What the task asks. Go through the records and filter out every line lacking the word "name"; copy the lines that remain.

Data for this task.
=== Section Start ===

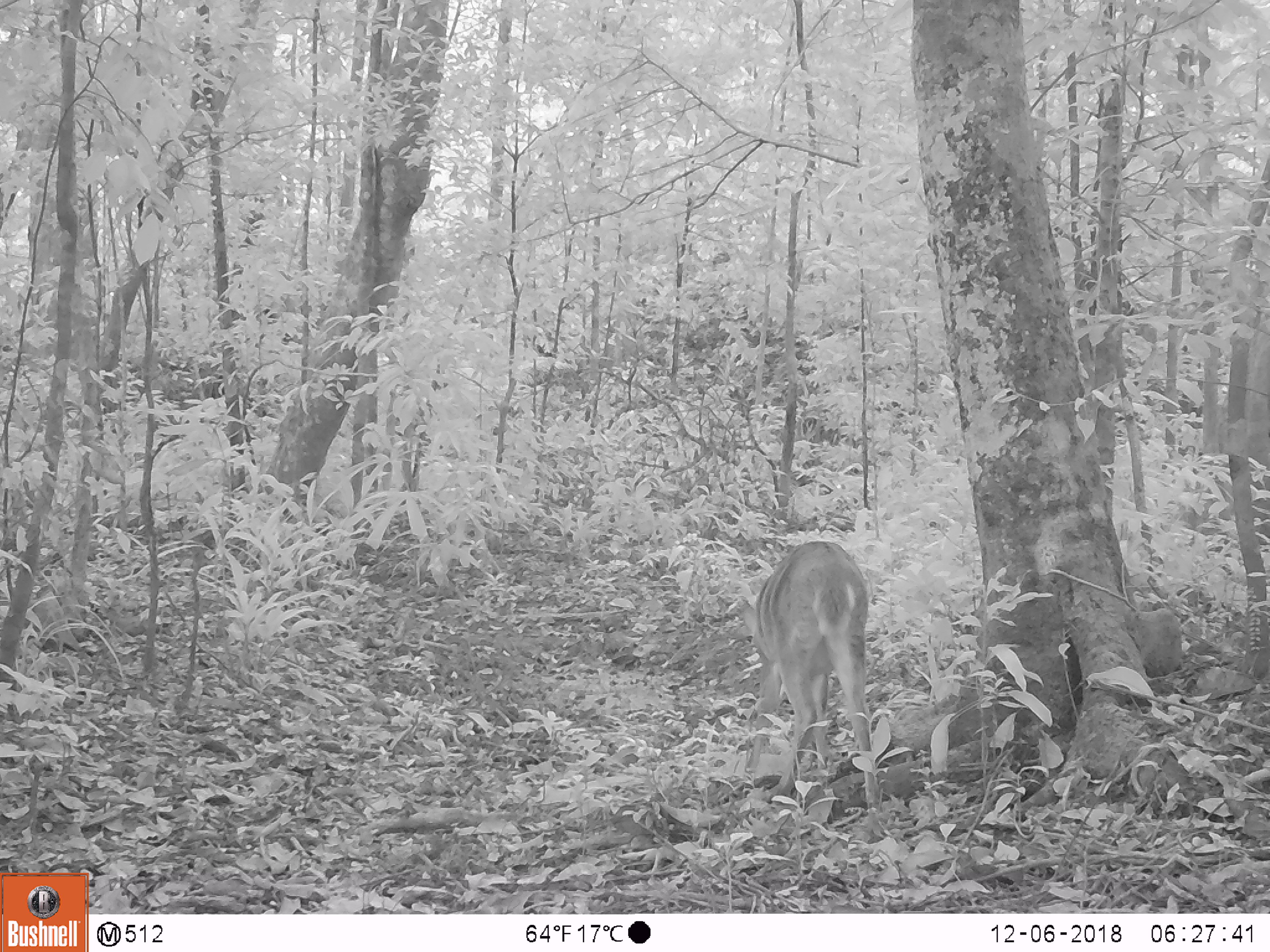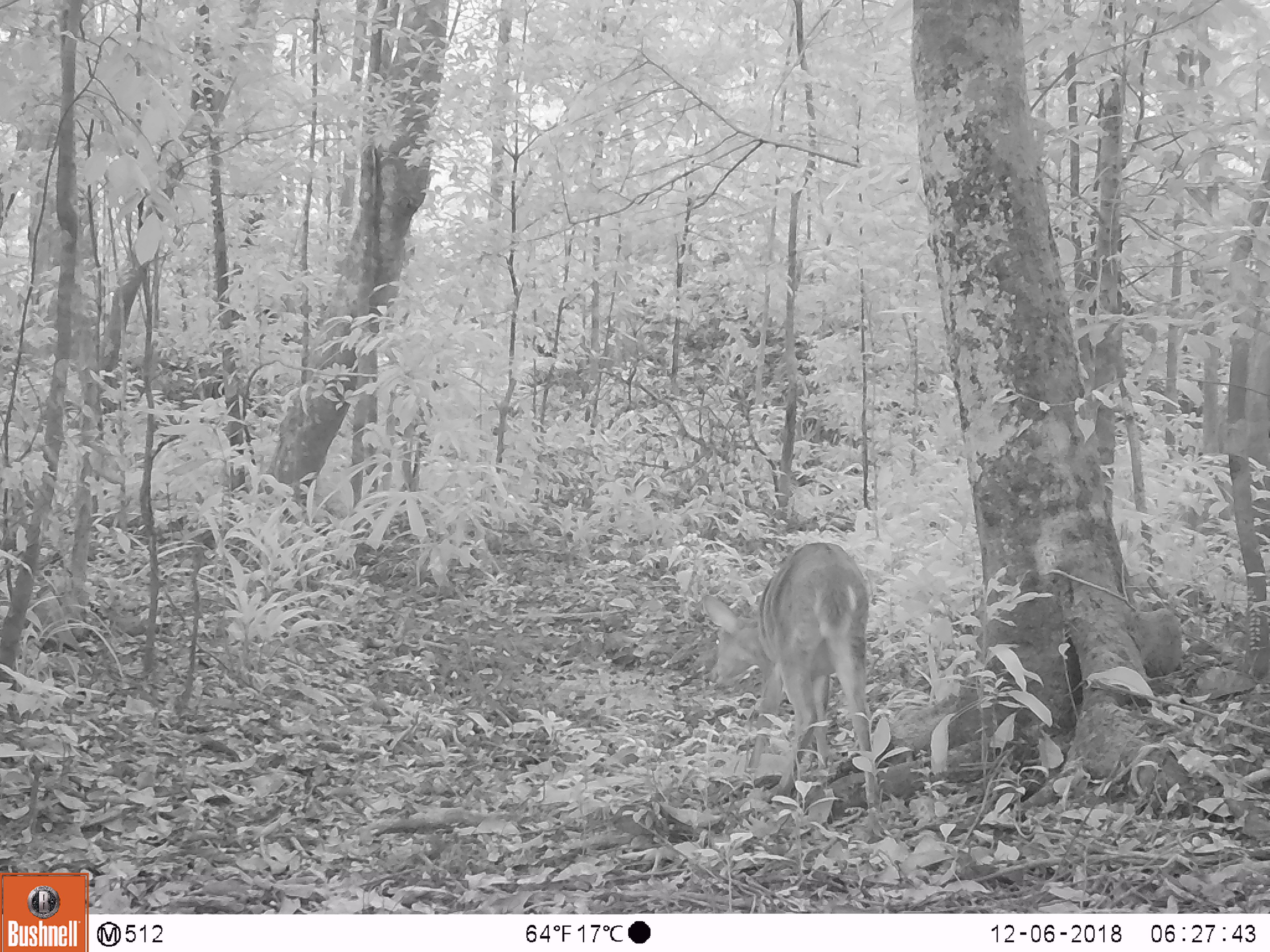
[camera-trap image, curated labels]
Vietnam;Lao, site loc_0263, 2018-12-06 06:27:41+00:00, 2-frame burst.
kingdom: Animalia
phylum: Chordata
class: Mammalia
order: Artiodactyla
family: Cervidae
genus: Muntiacus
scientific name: Muntiacus vuquangensis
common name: large-antlered muntjac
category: large antlered muntjac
Large antlered muntjac (large-antlered muntjac) (Muntiacus vuquangensis). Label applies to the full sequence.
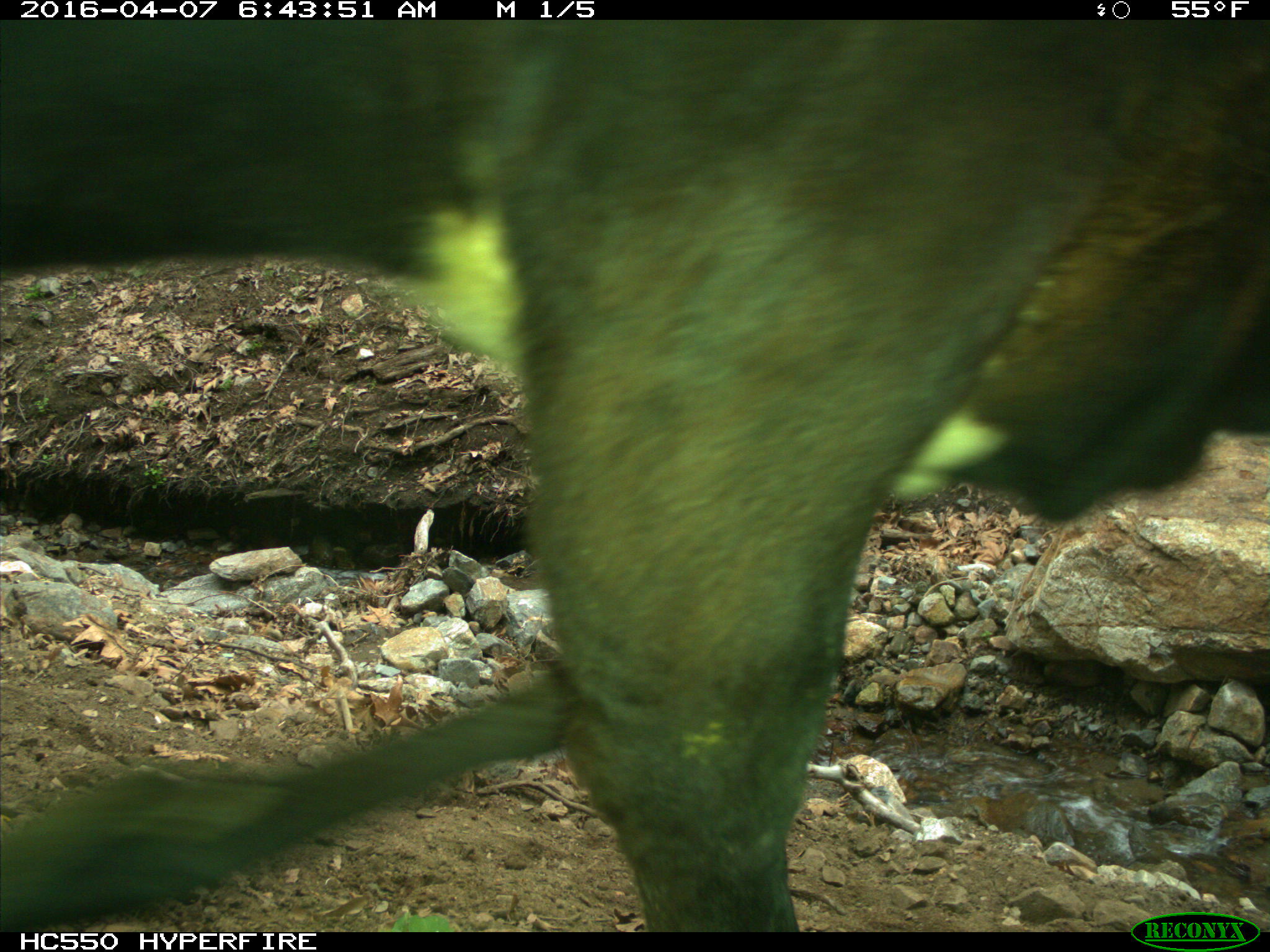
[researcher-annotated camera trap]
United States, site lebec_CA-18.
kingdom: Animalia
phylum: Chordata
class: Mammalia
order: Artiodactyla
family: Bovidae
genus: Bos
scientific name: Bos taurus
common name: domestic cow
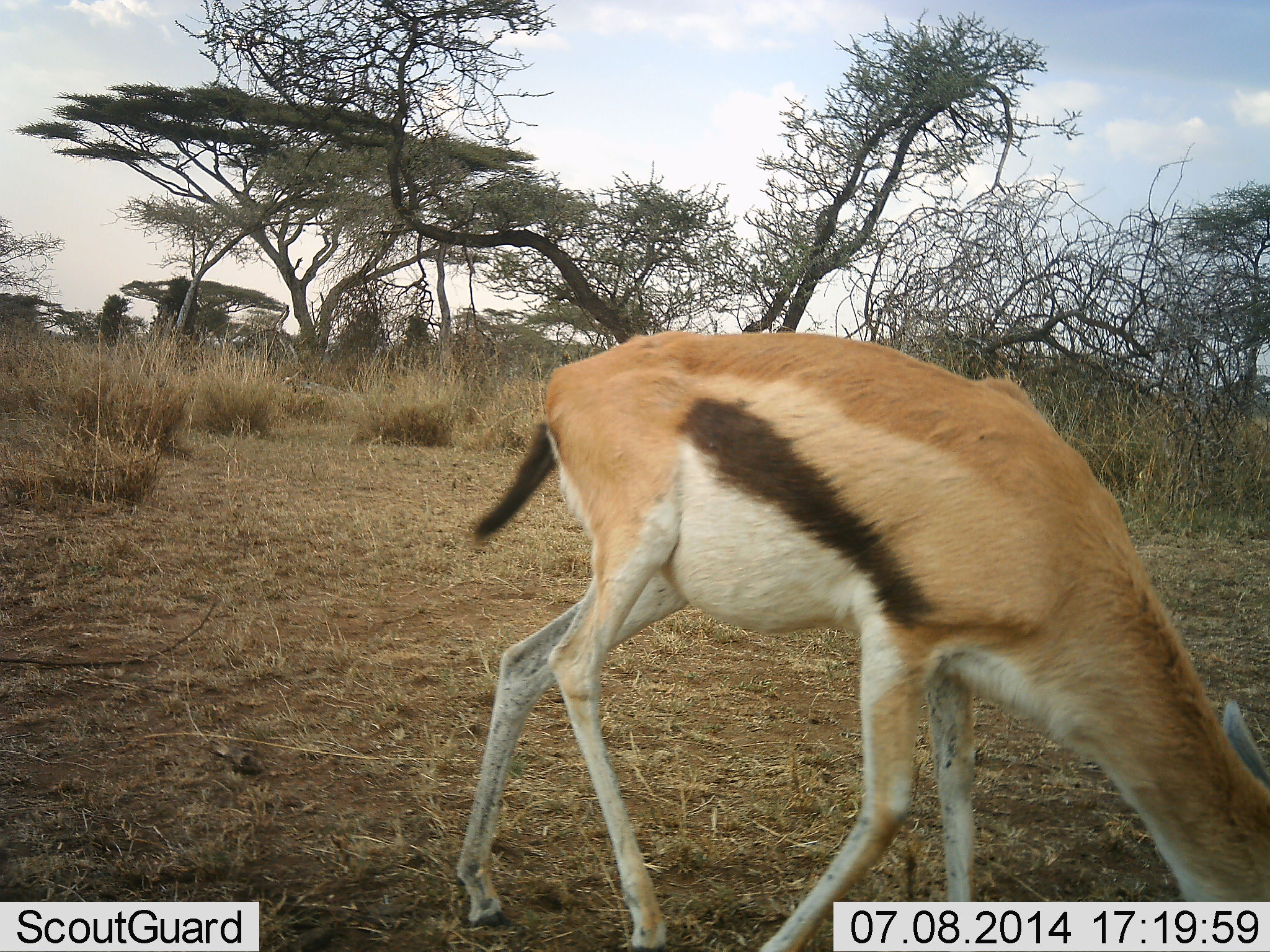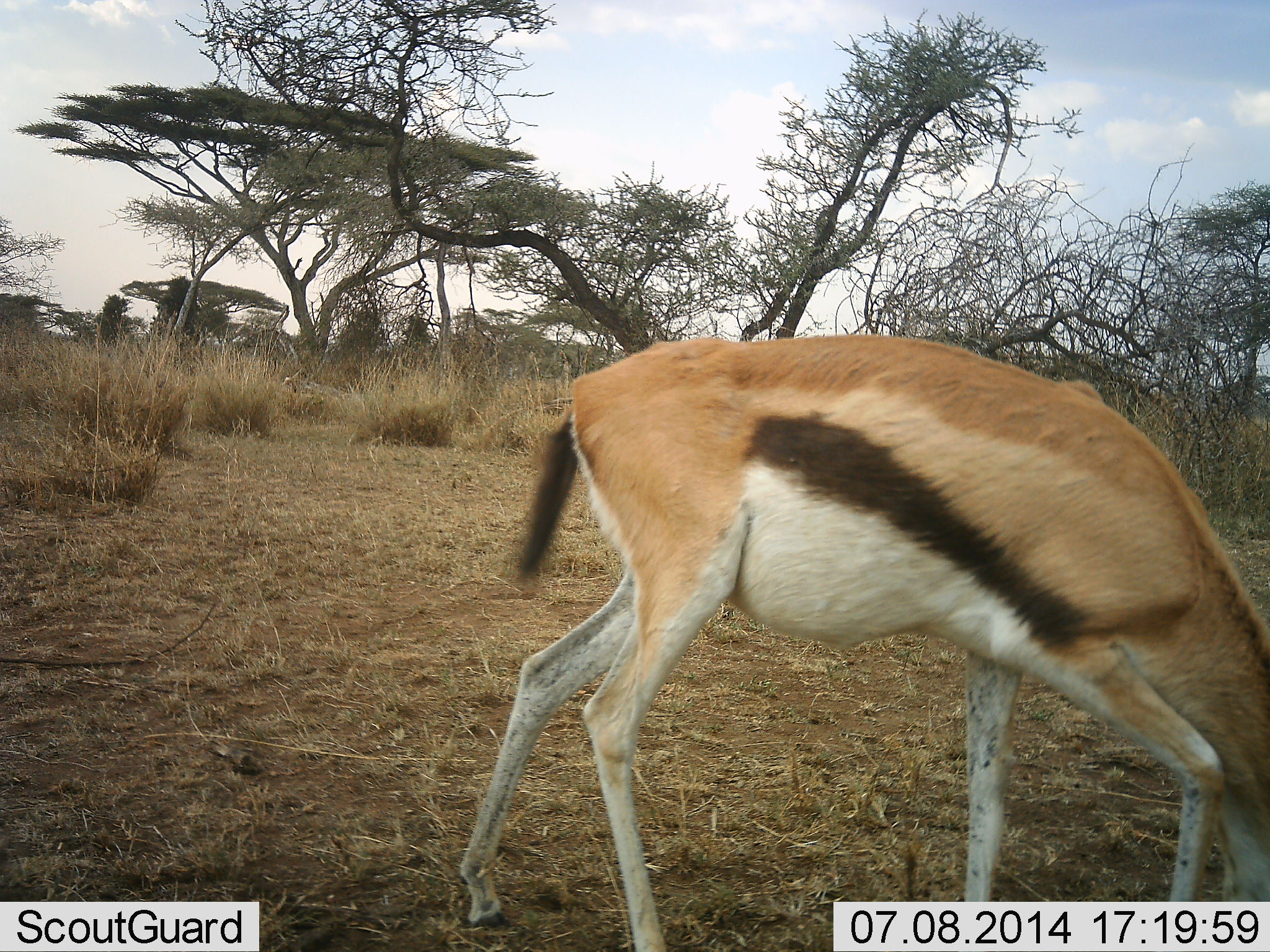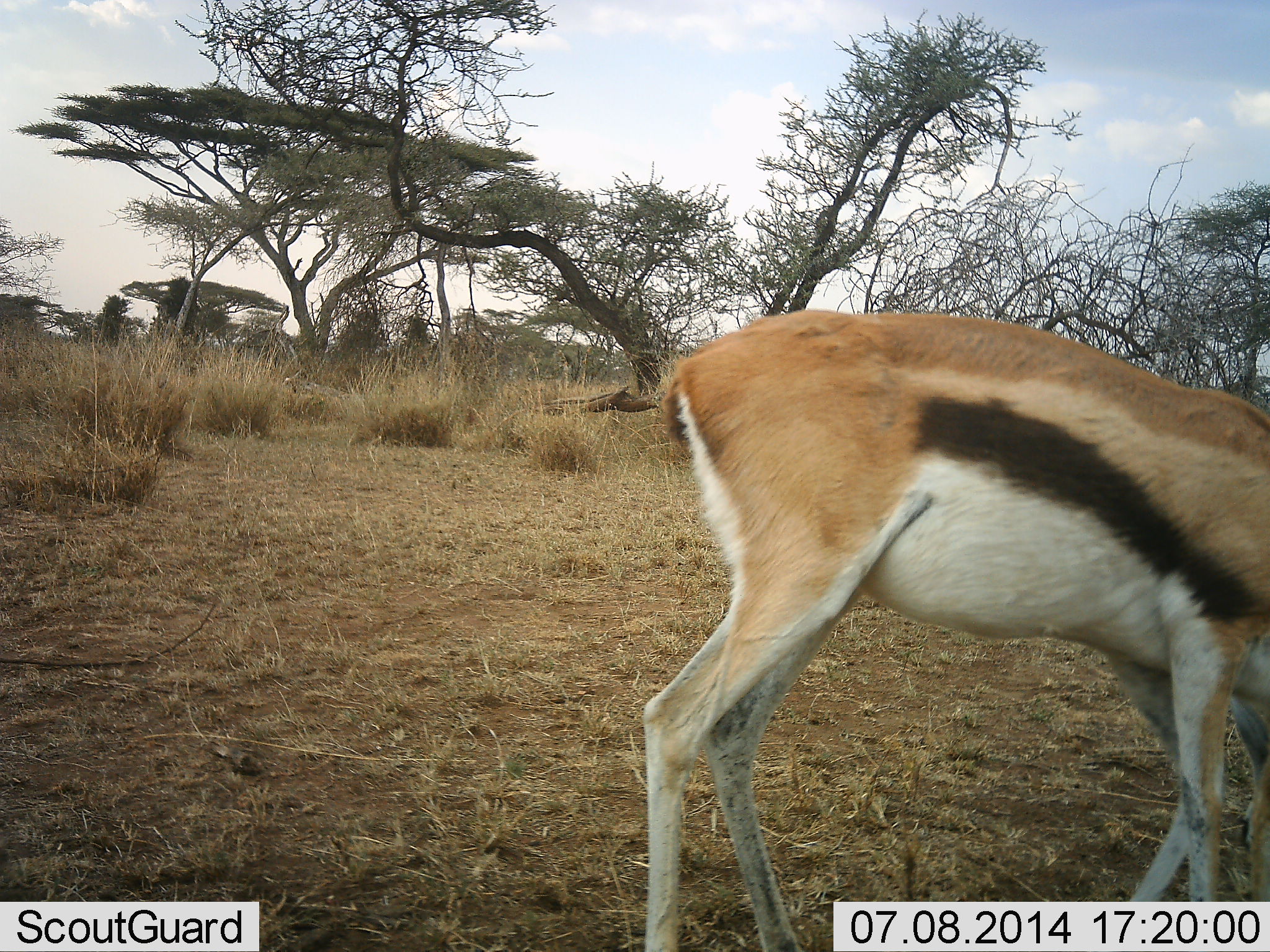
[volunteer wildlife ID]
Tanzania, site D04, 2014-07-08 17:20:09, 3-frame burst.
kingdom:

=== Section End ===

Result for this exercise.
scientific name: Muntiacus vuquangensis
common name: large-antlered muntjac
scientific name: Bos taurus
common name: domestic cow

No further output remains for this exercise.